Death feeds on his mute voice, and laughs at our despair.”

[“Grief made the young Spring wild, and she threw down]

“Grief made the young Spring wild, and she threw down
Her kindling buds, as if the Autumn were,
Or they dead leaves, since her delight is flown,
For whom would she have waked the sullen year?
To Phœbus was not Hyacinth so dear,
Nor to himself Narcissus, as to both,
Thou, Adonais; wan they stand, and sere,
Amid the drooping comrades of their youth,
With dew all turned to tears, odour to sighing ruth.”

308

Absurdity.

The green lizard, and the golden snake,
Like unimprisoned flowers out of their trance awake.
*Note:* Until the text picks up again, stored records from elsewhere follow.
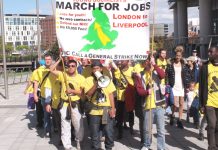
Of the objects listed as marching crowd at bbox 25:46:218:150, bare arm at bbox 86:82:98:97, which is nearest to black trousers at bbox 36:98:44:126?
marching crowd at bbox 25:46:218:150

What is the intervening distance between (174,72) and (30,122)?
13.8 ft

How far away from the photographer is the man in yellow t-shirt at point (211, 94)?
6.93 meters

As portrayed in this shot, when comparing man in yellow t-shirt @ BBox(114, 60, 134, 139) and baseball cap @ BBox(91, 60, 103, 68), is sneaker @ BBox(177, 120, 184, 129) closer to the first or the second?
man in yellow t-shirt @ BBox(114, 60, 134, 139)

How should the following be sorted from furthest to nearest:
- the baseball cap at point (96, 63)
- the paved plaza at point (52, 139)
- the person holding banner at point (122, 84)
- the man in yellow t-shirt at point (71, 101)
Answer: the person holding banner at point (122, 84) → the paved plaza at point (52, 139) → the man in yellow t-shirt at point (71, 101) → the baseball cap at point (96, 63)

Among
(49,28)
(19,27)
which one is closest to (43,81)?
(49,28)

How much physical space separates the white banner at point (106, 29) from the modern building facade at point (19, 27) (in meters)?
171

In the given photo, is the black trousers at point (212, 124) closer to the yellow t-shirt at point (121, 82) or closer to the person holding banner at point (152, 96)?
the person holding banner at point (152, 96)

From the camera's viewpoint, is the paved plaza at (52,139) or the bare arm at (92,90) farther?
the paved plaza at (52,139)

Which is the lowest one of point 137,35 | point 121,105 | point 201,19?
point 121,105

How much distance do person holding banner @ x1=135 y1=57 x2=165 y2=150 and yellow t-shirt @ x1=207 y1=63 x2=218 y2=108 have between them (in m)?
0.75

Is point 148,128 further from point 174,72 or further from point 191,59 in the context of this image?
point 191,59

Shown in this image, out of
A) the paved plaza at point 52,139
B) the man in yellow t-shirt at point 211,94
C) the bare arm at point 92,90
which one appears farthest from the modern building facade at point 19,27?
the man in yellow t-shirt at point 211,94

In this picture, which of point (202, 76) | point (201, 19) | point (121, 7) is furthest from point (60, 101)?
point (201, 19)

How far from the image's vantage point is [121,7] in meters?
6.90
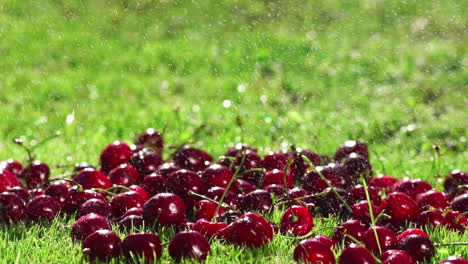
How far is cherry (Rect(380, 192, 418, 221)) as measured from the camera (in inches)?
111

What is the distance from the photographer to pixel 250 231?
8.06ft

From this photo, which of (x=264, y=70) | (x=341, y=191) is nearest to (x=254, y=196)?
(x=341, y=191)

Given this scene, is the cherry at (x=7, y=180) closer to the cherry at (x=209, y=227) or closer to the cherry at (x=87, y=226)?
the cherry at (x=87, y=226)

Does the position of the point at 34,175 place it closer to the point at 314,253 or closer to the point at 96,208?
the point at 96,208

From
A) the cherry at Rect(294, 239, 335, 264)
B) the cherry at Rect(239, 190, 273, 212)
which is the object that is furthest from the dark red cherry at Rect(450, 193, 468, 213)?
the cherry at Rect(294, 239, 335, 264)

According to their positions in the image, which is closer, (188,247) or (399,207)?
Result: (188,247)

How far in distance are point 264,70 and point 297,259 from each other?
4.99 metres

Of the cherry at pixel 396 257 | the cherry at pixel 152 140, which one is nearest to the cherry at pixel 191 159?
the cherry at pixel 152 140

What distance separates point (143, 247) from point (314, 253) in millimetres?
524

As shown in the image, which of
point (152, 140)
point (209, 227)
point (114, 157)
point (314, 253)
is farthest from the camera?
point (152, 140)

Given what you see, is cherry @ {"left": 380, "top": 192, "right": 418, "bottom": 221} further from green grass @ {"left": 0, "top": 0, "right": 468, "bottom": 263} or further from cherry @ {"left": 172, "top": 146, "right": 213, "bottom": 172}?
green grass @ {"left": 0, "top": 0, "right": 468, "bottom": 263}

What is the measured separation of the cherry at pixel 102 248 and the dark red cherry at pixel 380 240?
31.5 inches

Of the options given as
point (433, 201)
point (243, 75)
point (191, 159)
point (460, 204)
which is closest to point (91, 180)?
point (191, 159)

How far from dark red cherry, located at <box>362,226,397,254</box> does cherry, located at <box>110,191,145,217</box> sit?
0.94m
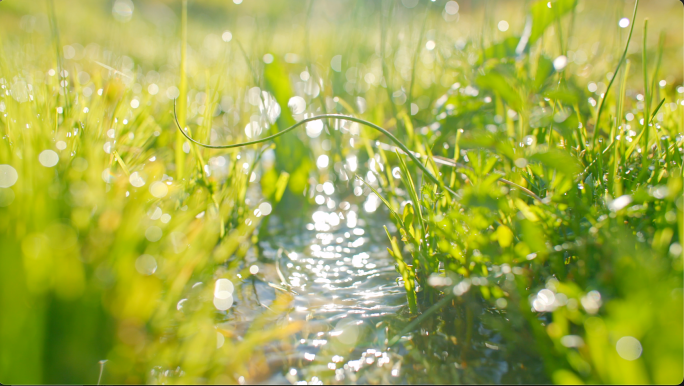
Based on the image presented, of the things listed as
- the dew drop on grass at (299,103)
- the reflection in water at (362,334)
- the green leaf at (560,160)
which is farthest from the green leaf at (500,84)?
the dew drop on grass at (299,103)

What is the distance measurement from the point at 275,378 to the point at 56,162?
58 cm

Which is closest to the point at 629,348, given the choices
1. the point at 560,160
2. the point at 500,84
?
the point at 560,160

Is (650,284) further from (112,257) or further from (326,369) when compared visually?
(112,257)

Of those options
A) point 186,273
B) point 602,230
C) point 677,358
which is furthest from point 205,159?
point 677,358

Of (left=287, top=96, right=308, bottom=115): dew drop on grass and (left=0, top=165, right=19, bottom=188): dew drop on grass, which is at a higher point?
(left=287, top=96, right=308, bottom=115): dew drop on grass

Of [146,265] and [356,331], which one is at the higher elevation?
[146,265]

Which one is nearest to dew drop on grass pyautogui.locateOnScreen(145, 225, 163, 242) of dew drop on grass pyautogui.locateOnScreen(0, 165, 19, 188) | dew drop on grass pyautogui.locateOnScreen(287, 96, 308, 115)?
dew drop on grass pyautogui.locateOnScreen(0, 165, 19, 188)

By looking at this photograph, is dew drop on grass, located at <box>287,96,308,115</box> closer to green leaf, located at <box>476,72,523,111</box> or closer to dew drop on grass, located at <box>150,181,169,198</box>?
dew drop on grass, located at <box>150,181,169,198</box>

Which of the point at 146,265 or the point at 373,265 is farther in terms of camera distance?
the point at 373,265

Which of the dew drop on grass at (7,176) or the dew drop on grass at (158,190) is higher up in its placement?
the dew drop on grass at (7,176)

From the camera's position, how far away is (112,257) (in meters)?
0.64

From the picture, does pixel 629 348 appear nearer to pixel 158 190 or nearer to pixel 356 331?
pixel 356 331

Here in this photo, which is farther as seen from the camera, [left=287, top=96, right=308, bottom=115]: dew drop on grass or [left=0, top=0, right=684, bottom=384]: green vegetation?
[left=287, top=96, right=308, bottom=115]: dew drop on grass

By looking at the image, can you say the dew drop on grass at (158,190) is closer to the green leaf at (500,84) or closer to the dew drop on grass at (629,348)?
the green leaf at (500,84)
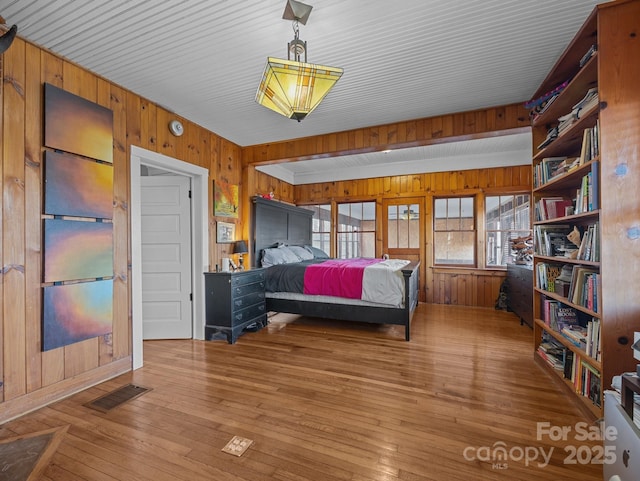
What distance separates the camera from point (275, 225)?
5.05 m

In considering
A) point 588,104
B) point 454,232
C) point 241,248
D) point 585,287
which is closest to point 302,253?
point 241,248

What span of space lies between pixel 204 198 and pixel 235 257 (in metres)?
1.01

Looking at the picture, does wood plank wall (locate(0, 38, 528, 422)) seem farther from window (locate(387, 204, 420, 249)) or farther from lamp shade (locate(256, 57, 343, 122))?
window (locate(387, 204, 420, 249))

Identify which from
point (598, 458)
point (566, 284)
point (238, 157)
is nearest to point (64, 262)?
point (238, 157)

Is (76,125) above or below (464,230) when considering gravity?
above

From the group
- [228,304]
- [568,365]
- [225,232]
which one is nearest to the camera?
[568,365]

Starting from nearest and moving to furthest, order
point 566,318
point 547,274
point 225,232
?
point 566,318 → point 547,274 → point 225,232

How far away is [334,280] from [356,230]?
8.62ft

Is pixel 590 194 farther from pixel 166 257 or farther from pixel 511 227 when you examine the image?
pixel 166 257

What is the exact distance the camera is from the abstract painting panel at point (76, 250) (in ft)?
7.16

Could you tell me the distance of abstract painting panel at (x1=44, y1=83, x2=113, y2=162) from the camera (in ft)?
7.19

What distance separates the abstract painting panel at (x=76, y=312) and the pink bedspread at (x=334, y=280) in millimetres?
2255

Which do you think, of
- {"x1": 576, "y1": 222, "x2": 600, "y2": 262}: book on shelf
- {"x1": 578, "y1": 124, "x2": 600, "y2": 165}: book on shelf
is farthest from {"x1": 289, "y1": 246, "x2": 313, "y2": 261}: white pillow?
{"x1": 578, "y1": 124, "x2": 600, "y2": 165}: book on shelf

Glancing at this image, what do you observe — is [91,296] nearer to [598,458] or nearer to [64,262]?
[64,262]
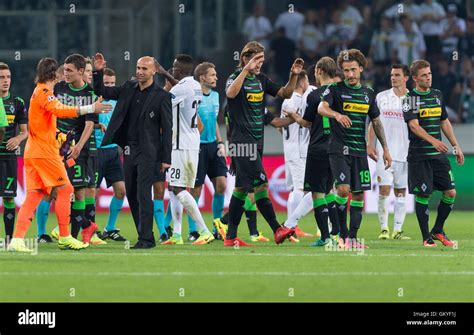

An hour—
Say, with me
Died Adonais, till the Future dares
Forget the Past—his fate and fame shall be
An echo and a light to all eternity.
Whose tapers yet burn there the night of Time,
For which suns perished!
Echo,—pined away
Into a shadow of all sounds.
That mouth whence it was wont to draw the breath
Which gave it strength to pierce the guarded wit!
Comfortless!
As silent lightning leaves the starless night.
Live thou whose infamy is not thy fame!
Thou noteless blot on a remembered name!
We in mad trance strike with our spirit's knife
Invulnerable nothings!
Where lofty thought
Lifts a young heart above its mortal lair,
And love, and life, contend in it—for what
Shall be its earthly doom—The dead live there,
And move, like winds of light, on dark and stormy air.
Who mourns for Adonais—oh! come forth,
Fond wretch! and know thyself and him aright,
Clasp with thy panting soul the pendulous earth!

309

Dart thy spirit's light
Beyond all worlds, until its spacious might
Satiate the void circumference!
Then sink
Even to a point within our day and night,
And keep thy heart light, lest it make thee sink,
When hope has kindled hope, and lured thee to the brink.
A light is past from the revolving year;
And man and woman, and what still is dear
Attracts to crush, repels to make thee wither.
That benediction which th' eclipsing curse
Of birth can quench not, that sustaining love
Which, through the web of being blindly wove
By man, and beast, and earth, and air, and sea,
Burns bright or dim, as each are mirrors of
The fire for which all thirst.

[He is, “The coming bulk of Death,”]

He is, “The coming bulk of Death,”
Then “Death feeds on the mute voice.”
A clear sprite
Reigns over Death—
Kingly Death
Keeps his pale court.
Spreads apace
The shadow of white Death.
The damp Death
Quenched its caress—
Death
Blushed to annihilation!
Her distress
Roused Death. Death rose and smiled—
He lives, he wakes, 'tis Death is dead!